The idea behind NASA’s Turbulence Prediction and Warning System (TPAWS) airborne radar is to give flight crews enough advance warning, so they can avoid turbulence or advise flight attendants and passengers to sit down and fasten their seatbelts to avoid injury.
Researchers at NASA’s Langley Research Centre (LaRC), Hampton, Virginia, developed TPAWS to detect turbulence associated with thunderstorms as part of the NASA Aviation Safety and Security Program. NASA teamed with Delta Air Lines, Atlanta; AeroTech Research, Hampton, Virginia; and Rockwell Collins, Cedar Rapids, Iowa, for the in-service evaluation of a production-prototype airborne radar unit with turbulence hazard prediction capabilities.
Delta will install the TPAWS/Rockwell Collins radar unit on a Boeing 737-800 this summer. Delta flight crews will use and evaluate the technology during regularly scheduled flights in the US and South America. The prototype is expected to fly for six to nine months.

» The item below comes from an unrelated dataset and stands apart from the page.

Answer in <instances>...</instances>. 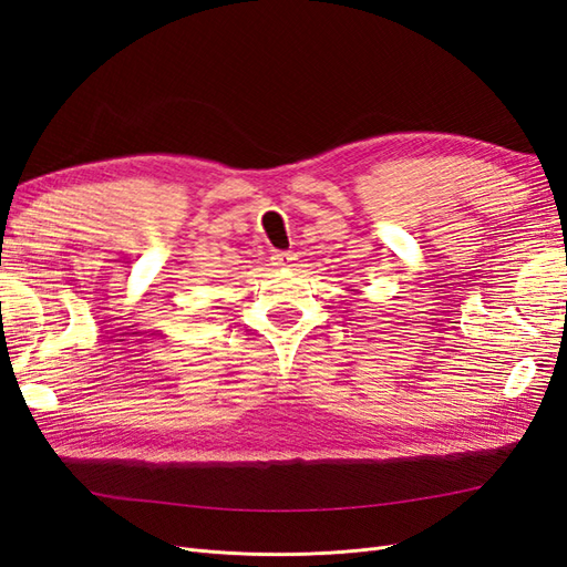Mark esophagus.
Here are the masks:
<instances>
[{"instance_id":"34e87169","label":"esophagus","mask_w":567,"mask_h":567,"mask_svg":"<svg viewBox=\"0 0 567 567\" xmlns=\"http://www.w3.org/2000/svg\"><path fill=\"white\" fill-rule=\"evenodd\" d=\"M296 260H298L296 252H274L271 255V265L274 267H293Z\"/></svg>"}]
</instances>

Researchers from NASA, the companies involved and the Federal Aviation Administration (FAA) will evaluate interim and final results of the turbulence prediction radar system. If the evaluation is successful, the technology may be adopted for new and existing aircraft.
“The TPAWS technology is an enhanced turbulence detection radar system that detects atmospheric turbulence by measuring the motions of the moisture in the air,” said NASA’s TPAWS project manager Jim Watson. “It is a software signal processing upgrade to existing predictive Doppler wind shear systems that are already on airplanes,” he added.
“Delta Air Lines is always interested in evaluating new technologies that offer the potential for improved ride quality and safety for our customers and flight crews,” said Ira Pearl, Delta flight operations technical support director.
Researchers have already tested TPAWS on a NASA Boeing 757 research aircraft. The TPAWS equipped plane searched for turbulence activity around thunderstorms for eight weeks. The aircraft flew within a safe distance of storms, so researchers could experience the turbulence and compare the radar prediction to how the plane responded to the encounters.
After one severe patch of turbulence, a NASA research pilot said his confidence in the enhanced radar had “gone up dramatically,” since the plane’s weather radar did not show anything, while the same time the TPAWS display showed rough skies ahead.
Atmospheric turbulence encounters are the leading cause of injuries to passengers and flight crews in non-fatal airline accidents. FAA statistics show an average of 58 airline passengers are annually injured in US turbulence incidents.